Rewrite the items from the start through the line holding "740 millimetres", inclusive, putting "lifted hand" in place of "raised hand" and leaving everything else unchanged.

>>

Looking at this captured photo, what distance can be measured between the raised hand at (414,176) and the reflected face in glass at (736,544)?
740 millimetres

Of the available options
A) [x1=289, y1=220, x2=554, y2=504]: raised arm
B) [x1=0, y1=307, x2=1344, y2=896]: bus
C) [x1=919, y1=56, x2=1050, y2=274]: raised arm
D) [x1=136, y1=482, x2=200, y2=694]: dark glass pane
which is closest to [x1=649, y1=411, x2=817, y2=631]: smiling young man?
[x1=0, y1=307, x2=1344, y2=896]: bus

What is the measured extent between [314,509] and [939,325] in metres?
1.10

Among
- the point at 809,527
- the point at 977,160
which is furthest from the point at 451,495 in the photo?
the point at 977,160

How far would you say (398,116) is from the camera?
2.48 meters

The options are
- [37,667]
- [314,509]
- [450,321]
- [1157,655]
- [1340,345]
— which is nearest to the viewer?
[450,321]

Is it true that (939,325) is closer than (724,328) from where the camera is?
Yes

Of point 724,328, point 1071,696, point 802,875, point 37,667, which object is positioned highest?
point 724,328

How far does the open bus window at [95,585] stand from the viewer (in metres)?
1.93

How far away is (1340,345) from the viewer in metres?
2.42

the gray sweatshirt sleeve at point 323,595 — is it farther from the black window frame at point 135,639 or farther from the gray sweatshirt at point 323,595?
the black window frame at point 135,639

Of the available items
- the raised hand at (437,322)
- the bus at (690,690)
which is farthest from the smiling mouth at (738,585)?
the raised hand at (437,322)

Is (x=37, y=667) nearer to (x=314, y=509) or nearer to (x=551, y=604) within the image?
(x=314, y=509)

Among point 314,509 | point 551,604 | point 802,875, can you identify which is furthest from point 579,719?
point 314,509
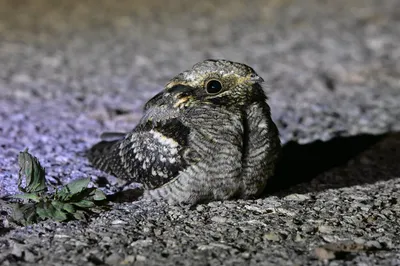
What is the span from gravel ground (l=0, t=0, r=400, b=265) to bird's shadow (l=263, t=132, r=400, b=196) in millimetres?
15

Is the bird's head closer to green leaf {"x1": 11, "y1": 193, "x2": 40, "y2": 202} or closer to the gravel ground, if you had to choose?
the gravel ground

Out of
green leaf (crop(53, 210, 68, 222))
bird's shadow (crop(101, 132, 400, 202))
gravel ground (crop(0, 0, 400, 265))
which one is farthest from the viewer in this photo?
bird's shadow (crop(101, 132, 400, 202))

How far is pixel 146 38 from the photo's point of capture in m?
9.46

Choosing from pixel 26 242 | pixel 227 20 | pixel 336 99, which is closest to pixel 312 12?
pixel 227 20

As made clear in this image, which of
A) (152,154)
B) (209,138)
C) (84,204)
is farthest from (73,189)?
(209,138)

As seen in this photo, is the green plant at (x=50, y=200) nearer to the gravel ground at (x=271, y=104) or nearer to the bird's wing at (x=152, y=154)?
the gravel ground at (x=271, y=104)

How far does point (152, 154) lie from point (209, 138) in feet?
1.24

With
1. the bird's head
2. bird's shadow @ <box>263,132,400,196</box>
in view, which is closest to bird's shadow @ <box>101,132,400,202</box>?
bird's shadow @ <box>263,132,400,196</box>

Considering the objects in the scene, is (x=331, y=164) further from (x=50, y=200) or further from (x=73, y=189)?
(x=50, y=200)

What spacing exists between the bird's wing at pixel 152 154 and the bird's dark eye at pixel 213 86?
10.1 inches

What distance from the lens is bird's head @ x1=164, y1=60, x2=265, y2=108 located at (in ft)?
12.4

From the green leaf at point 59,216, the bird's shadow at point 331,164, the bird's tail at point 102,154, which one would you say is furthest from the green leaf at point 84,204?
the bird's shadow at point 331,164

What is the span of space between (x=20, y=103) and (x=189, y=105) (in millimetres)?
3059

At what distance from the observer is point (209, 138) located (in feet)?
12.4
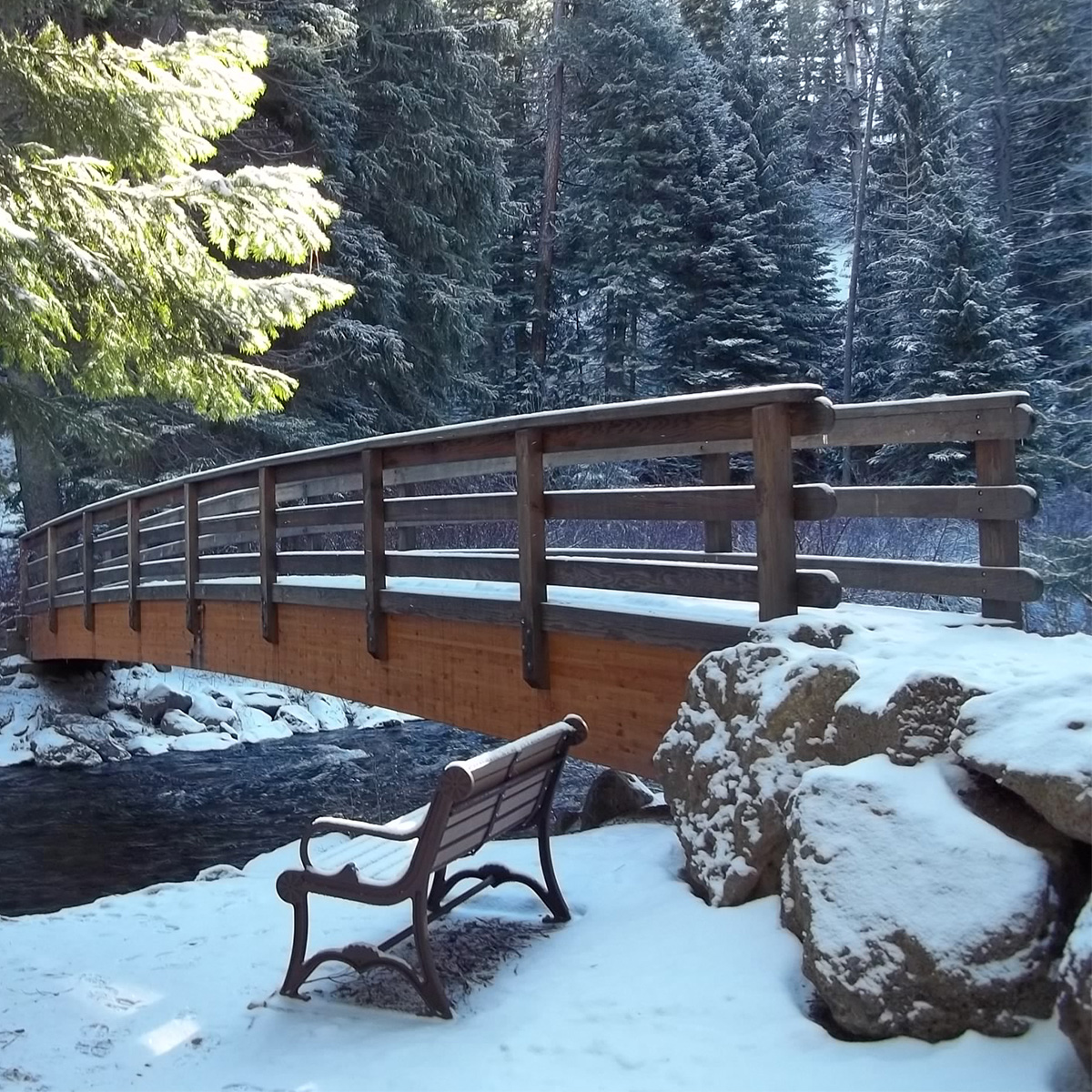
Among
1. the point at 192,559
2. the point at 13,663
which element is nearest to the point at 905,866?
the point at 192,559

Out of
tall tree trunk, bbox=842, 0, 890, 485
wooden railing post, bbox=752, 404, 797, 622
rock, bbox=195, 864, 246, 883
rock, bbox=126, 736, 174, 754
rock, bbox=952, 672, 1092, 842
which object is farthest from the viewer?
tall tree trunk, bbox=842, 0, 890, 485

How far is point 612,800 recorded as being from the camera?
607 cm

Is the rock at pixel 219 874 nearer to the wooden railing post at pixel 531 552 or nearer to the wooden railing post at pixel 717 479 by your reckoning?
the wooden railing post at pixel 531 552

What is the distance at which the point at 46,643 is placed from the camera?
46.1ft

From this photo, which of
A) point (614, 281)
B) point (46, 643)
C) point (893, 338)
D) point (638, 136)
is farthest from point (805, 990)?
point (638, 136)

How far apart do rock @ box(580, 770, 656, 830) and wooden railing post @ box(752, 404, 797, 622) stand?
7.11 feet

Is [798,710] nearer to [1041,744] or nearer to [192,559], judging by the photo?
[1041,744]

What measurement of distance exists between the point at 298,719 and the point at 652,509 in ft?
35.3

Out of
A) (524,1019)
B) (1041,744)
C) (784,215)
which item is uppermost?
(784,215)

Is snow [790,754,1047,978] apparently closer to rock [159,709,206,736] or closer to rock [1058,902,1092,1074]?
rock [1058,902,1092,1074]

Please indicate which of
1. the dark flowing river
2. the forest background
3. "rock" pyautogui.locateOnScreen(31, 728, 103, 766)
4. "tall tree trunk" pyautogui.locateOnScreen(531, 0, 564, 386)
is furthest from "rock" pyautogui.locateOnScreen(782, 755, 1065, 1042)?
"tall tree trunk" pyautogui.locateOnScreen(531, 0, 564, 386)

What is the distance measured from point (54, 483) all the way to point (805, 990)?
54.7 ft

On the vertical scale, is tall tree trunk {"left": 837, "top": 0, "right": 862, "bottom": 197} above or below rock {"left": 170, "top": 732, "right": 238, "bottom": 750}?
above

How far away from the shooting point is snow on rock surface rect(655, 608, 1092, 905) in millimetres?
3270
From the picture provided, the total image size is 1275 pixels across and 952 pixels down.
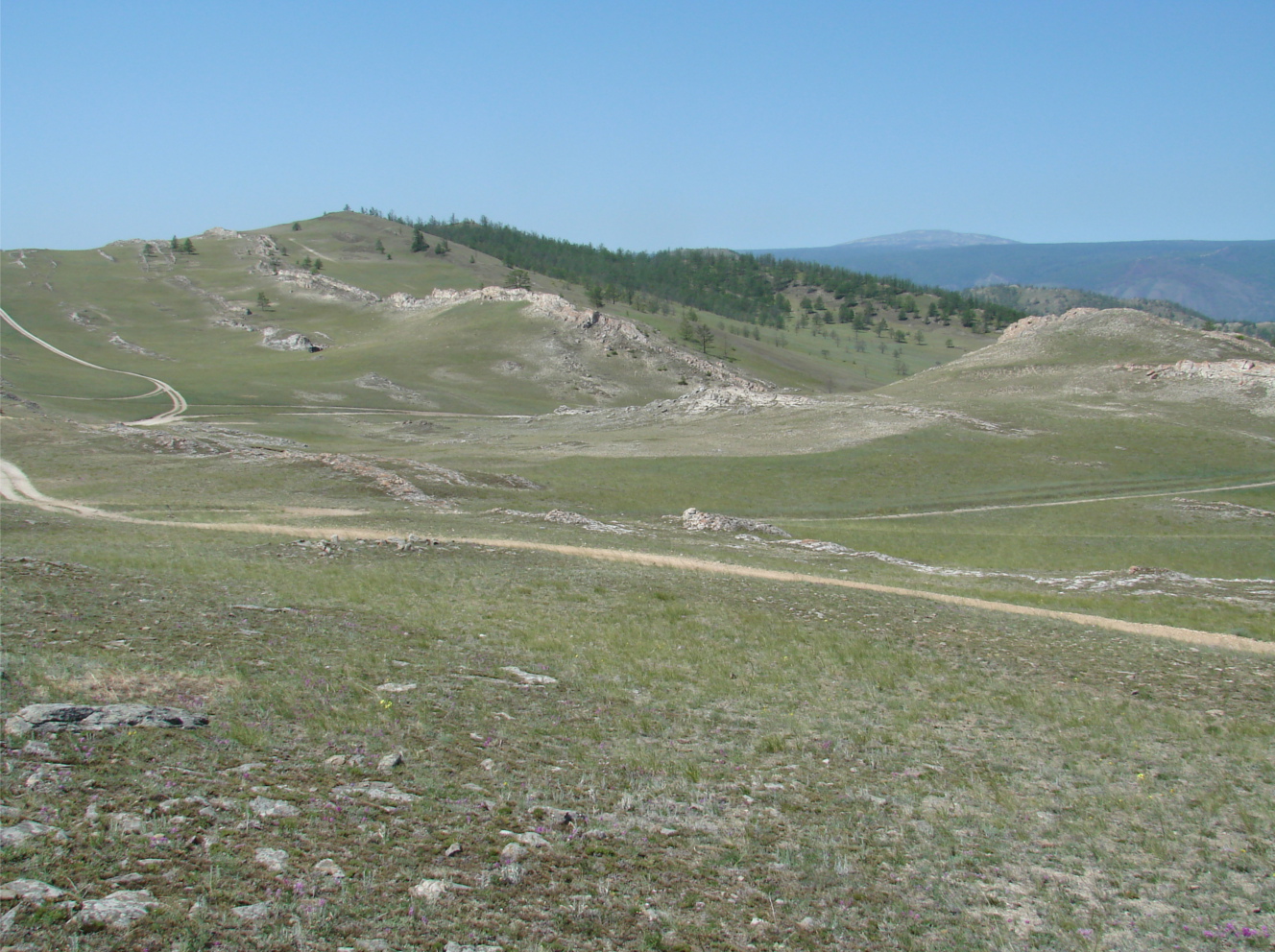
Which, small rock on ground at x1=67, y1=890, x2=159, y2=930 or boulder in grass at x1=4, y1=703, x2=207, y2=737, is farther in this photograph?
boulder in grass at x1=4, y1=703, x2=207, y2=737

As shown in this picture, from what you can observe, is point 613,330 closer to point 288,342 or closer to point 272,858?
point 288,342

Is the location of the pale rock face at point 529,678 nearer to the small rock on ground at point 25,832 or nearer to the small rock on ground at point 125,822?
the small rock on ground at point 125,822

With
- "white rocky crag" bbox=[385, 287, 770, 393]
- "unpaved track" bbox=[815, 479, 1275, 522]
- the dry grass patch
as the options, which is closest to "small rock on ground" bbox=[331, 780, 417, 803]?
the dry grass patch

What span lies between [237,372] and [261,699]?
→ 5338 inches

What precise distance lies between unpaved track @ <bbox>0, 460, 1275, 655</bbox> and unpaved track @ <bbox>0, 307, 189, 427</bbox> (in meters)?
55.5

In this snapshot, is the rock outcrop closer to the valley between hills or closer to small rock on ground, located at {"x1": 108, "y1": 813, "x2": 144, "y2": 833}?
the valley between hills

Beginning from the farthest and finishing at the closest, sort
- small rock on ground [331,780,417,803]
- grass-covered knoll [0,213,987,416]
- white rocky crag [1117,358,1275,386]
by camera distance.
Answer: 1. grass-covered knoll [0,213,987,416]
2. white rocky crag [1117,358,1275,386]
3. small rock on ground [331,780,417,803]

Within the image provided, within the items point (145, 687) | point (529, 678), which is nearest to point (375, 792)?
point (145, 687)

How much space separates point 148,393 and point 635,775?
121m

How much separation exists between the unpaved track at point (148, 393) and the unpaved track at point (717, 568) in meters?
55.5

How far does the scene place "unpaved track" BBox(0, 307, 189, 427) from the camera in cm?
9119

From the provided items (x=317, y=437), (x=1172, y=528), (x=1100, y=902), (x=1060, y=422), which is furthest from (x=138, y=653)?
(x=1060, y=422)

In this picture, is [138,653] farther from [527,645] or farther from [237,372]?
[237,372]

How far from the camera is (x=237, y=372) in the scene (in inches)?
5202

<<

§ Response to the task:
Looking at this captured photo, what distance can be measured between the lifted hand at (414,176) and the reflected face in glass at (736,544)?
740 millimetres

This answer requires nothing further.